-- begin --

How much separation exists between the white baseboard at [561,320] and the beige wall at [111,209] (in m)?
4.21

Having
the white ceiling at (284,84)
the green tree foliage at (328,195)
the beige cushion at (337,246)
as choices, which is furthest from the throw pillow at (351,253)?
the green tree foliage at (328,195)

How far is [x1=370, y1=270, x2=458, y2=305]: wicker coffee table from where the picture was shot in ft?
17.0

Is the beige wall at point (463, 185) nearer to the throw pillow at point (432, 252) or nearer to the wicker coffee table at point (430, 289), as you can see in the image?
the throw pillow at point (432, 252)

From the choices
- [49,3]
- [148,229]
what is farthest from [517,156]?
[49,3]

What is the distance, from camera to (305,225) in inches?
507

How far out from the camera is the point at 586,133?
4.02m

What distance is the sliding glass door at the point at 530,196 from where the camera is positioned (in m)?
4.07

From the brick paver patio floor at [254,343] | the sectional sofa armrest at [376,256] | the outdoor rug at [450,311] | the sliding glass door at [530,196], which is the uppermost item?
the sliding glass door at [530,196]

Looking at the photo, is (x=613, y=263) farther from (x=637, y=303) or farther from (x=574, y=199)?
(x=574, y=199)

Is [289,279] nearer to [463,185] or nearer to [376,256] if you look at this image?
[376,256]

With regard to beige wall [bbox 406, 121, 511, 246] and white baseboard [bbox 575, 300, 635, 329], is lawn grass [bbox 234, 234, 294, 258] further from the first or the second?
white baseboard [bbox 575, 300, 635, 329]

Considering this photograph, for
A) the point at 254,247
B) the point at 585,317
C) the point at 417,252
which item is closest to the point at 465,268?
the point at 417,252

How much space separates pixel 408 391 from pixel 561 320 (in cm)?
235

-- end --

STATED PROBLEM: Copy the records character for character, beginning at the line that contains "Considering this photograph, for" and stopping after the last line of the records.

EXERCISE SOLUTION:
Considering this photograph, for
A) the point at 254,247
B) the point at 585,317
C) the point at 417,252
which item is closest to the point at 465,268?
the point at 417,252

How much space separates pixel 408 391 from pixel 561 320 (in cm)?
235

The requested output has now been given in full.